The surge in shares of Tempe, Arizona-based US Airways this year has given it the best performance among 12 stocks in the Bloomberg U.S. Airlines Index.
Not Since 2008
Open interest for July $12 calls on US Airways has jumped from three on May 27, when the first contracts were created. January 2011 $10 calls are the second most-owned, with 27,077 existing positions. Calls account for 8 of the 10 largest open interest levels. US Airways July $12 calls trade for 9 cents, meaning the shares must rise to $12.09 before expiration on July 16 for an options purchase to break even.
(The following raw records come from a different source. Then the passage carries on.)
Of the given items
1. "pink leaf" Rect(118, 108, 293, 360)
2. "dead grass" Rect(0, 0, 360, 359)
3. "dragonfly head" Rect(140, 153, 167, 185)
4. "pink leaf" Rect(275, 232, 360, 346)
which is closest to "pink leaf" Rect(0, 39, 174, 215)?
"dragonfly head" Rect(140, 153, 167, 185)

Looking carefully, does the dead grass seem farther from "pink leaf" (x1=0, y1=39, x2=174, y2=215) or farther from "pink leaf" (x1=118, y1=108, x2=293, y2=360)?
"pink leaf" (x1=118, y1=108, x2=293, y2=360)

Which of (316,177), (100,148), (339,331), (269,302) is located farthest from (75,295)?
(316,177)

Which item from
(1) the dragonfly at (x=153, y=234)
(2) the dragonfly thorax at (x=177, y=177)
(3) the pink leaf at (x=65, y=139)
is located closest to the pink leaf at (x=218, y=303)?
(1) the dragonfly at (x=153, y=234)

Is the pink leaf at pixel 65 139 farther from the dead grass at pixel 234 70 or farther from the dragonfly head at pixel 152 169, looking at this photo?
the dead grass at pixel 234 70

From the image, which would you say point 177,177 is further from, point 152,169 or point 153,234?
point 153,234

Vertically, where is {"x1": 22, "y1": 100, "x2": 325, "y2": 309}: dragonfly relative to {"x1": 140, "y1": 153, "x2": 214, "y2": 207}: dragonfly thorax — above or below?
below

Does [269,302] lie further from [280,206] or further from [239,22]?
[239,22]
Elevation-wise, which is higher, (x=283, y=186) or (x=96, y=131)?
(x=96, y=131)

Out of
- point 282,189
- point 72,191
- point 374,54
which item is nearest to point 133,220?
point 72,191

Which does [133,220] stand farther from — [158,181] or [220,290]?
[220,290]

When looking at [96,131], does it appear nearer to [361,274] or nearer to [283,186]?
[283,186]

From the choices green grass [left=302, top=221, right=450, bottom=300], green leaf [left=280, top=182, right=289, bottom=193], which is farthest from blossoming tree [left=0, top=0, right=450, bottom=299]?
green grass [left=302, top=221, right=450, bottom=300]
US Airways hasn’t closed above $12 since March 2008.
Jim Olson, a spokesman for the US Airways, said the company doesn’t comment on the trading of its securities.
“They have little to no hedging and higher oil prices haven’t come to pass, so that’s a tailwind to earnings,” said Blaze Tankersley, who is recommending the shares to clients as chief market strategist at Bay Crest Partners LLC in New York. “We’re in the midst of an industry upturn. You’ve had a return of business and leisure travel over the past year.”
James Higgins, a Soleil Securities analyst, started coverage of the carrier with a “buy” rating and $12 share-price forecast on June 29. Stifel Nicolaus & Co. analyst Hunter Keay initiated the company with a “buy” rating and $15 share-price forecast on June 10, saying the company “is poised to return to solid profitability in 2010.” JPMorgan Chase & Co.’s Jamie Baker upgraded US Airways to “overweight” in May.
US Airways will post earnings excluding some items of $2 a share in 2010, ending two years of losses, according to the average analyst estimate in a Bloomberg survey. US Airways reported an increase of as much as 18 percent in revenue for each seat flown a mile for May.
“The revenue environment continues to improve,” US Airways President Scott Kirby said at a conference on June 15. “We’ve seen dramatic recovery in the business travel.”
Crude oil for August delivery dropped 0.4 percent to $75.63 a barrel in New York yesterday, the lowest settlement price since June 14.
US Airways hasn’t entered into any fuel hedging transactions since the third quarter of 2008 and doesn’t have any existing hedges, the company said after its last earnings report on April 27.
“We feel pretty good about that decision,” Kirby said June 15. “We might change it at some point but at least in the near-term expect to remain unhedged and exposed to fuel. And recently, that’s been a very good thing for us to do.”